It’s death on a wide scale, biblical-type stuff: Millions of spot fish died last week in the Chesapeake Bay; red-winged blackbirds tumbled from the skies by the thousands in Arkansas and Kentucky over the holidays; and tens of thousands of pogies, drum fish, crab and shrimp went belly up last fall in a Louisiana bayou.
For an explanation of these mysterious events, some have turned to Scripture and the Mayan calendar, which suggests the world will end in 2012.

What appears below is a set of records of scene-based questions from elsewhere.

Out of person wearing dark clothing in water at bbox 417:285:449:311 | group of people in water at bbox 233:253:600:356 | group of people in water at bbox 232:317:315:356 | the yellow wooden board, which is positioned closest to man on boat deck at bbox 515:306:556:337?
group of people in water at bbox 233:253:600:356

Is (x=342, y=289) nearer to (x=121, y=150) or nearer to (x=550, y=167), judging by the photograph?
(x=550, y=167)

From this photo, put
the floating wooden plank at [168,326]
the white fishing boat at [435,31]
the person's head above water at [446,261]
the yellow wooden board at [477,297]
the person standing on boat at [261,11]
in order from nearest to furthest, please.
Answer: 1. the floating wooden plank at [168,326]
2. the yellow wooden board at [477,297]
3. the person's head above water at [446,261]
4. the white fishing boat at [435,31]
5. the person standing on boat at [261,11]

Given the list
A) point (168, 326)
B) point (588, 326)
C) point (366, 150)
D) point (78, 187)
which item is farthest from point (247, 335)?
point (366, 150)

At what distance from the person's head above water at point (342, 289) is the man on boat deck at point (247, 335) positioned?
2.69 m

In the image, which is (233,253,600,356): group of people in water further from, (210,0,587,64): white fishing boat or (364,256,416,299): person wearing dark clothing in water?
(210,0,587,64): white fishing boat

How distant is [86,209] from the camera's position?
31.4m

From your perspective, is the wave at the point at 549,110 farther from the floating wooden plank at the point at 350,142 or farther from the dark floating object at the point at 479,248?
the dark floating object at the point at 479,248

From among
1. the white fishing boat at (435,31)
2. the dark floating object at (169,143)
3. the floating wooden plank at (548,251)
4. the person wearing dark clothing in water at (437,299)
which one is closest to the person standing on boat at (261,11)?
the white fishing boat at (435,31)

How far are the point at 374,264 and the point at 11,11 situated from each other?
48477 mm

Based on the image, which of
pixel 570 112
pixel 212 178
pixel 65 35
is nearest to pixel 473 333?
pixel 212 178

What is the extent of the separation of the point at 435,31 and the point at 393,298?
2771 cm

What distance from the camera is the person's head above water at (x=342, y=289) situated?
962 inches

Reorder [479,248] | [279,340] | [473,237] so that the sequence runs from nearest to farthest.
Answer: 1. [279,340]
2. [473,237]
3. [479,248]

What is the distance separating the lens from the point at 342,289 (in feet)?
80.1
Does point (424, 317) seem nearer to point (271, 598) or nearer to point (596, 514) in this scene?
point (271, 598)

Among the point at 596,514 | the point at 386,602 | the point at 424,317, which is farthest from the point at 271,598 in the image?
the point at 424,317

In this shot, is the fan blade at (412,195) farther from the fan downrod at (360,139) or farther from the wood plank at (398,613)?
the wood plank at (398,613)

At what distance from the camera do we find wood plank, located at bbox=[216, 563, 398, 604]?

Wildlife experts say these massive kills were not the result of a man-made disaster or a spooky sign of the apocalypse. They happen all the time.
In Arkansas, state and federal biologists think sleeping birds probably heard a loud boom in the night and freaked out. In Louisiana, low-oxygen ocean water regularly creeps into the higher-oxygen bayou and suffocates fish and crustaceans.
Maryland wildlife biologists are still investigating the deaths of 2 million spot and some croakers, also known as drum fish. But they have a theory: These fish are particularly vulnerable to cold and were killed when water temperatures dropped suddenly and sharply in late December. Most of the dead ones were juveniles.
“It’s colder than it’s been in 25 years,” said Dawn Stoltzfus, a spokeswoman for the Maryland Department of the Environment. That’s terrible news for the spot. In 1976, 15 million were killed during a cold snap.
The department’s phones started ringing with reports of dead fish two days before the new year and haven’t stopped.
The state doesn’t bother to clean up. Nature takes its course when the fish wash up on shore, which started to happen Thursday, or birds pluck them from the water.
In Arkansas, “5,000 birds falling dead in people’s yards is just weird,” said Kevin McGowan, an ornithologist at the Cornell Lab of Ornithology. “But the question is: Has this happened before?”
The answer is yes, “but probably in a cornfield. And foxes ate them all,” McGowan said.